So why even peer between two fingers as your head lay in your hands at the horror show that is sure to unfold on Monday at the AAC? Here are three reasons.

Break through the rookie wall

Flagg is coming off an 11-point performance (4-of-13 shooting) in Saturday’s 125-107 drubbing at the Chicago Bulls and has had three off games in his last five. Without Davis for the Dallas offense to lean on, Flagg needs to take this thing over the rest of the way. You’d love to see him break through the little mini-rookie wall he’s hit lately and provide a few highlights along the way, as he is wont to do in his rookie season.

Flagg needs to be involved early and often to help the Mavs get off to a better start against the lowly Nets. He has done a good job of letting each game come to him, but while that’s happening, Dallas has looked lost on offense and passive on defense to start too many games recently.

He had 26 and 10 in Thursday’s 116-114 loss at the Utah Jazz and 20 points on 8-of-15 shooting in Tuesday’s 100-98 win at the Sacramento Kings, but in two games before those and one since, Flagg has combined to shoot just 12-of-40 (30%) from the field.

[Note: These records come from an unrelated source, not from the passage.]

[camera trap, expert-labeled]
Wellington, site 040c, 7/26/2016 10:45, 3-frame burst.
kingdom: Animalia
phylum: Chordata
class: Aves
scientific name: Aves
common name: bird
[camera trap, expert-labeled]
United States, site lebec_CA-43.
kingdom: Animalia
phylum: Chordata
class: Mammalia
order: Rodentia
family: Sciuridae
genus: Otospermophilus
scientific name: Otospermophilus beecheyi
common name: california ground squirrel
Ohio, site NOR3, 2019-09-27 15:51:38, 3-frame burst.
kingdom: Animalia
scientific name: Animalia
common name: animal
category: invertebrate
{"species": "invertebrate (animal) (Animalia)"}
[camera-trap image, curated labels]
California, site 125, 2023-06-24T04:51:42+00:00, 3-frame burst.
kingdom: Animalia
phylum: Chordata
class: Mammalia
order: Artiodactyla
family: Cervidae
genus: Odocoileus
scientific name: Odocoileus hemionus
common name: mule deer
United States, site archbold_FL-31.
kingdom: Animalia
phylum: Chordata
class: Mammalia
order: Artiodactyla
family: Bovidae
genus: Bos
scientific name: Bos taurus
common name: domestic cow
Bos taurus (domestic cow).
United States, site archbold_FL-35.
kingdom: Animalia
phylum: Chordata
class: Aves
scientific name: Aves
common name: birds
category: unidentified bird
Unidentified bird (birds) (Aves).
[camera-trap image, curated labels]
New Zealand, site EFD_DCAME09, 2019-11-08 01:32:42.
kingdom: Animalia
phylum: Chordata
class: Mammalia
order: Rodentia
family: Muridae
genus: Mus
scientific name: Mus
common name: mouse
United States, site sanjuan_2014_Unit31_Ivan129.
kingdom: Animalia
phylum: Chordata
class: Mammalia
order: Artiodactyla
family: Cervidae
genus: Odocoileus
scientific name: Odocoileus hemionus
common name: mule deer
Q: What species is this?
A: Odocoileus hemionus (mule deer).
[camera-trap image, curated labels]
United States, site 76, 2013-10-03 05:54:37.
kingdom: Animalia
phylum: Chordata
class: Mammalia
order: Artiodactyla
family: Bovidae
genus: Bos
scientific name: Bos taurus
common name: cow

The Mavs need a dose of hero ball from the young man who swooped in to the team’s rescue after a stroke of miraculous NBA Draft Lottery luck. The Rookie of the Year race is on between Flagg and his Duke teammate Kon Knueppel, and Flagg needs to go and grab it instead of letting it come to him if and when it will. We’re grasping for something to hang onto here.

With Davis’ trade value stuck in a crater, who is going to ride shotgun with Flagg from here on out? We’d love to see something from Thompson, Gafford and/or Marshall, the Mavs’ last best trade assets. Any one of those three could help a contender, and a stretch of good form from that trio could help the Mavs’ pump-and-dump scheme before the deadline.

Marshall has been solid to very good this season and is likely a starter the rest of the way, or at least as long as P.J. Washington is sidelined with his ankle injury. Marshall comes into Monday’s game averaging 13.4 points on 53.5% shooting from the floor, to go along with 4.6 rebounds, 2.6 assists and a steal per game this year. That mirrors his production from last year, which was the best year of Marshall’s NBA career. His toughness and skill in the paint has definite value, and his contract should make him an attractive option for contending teams looking to enhance their roster.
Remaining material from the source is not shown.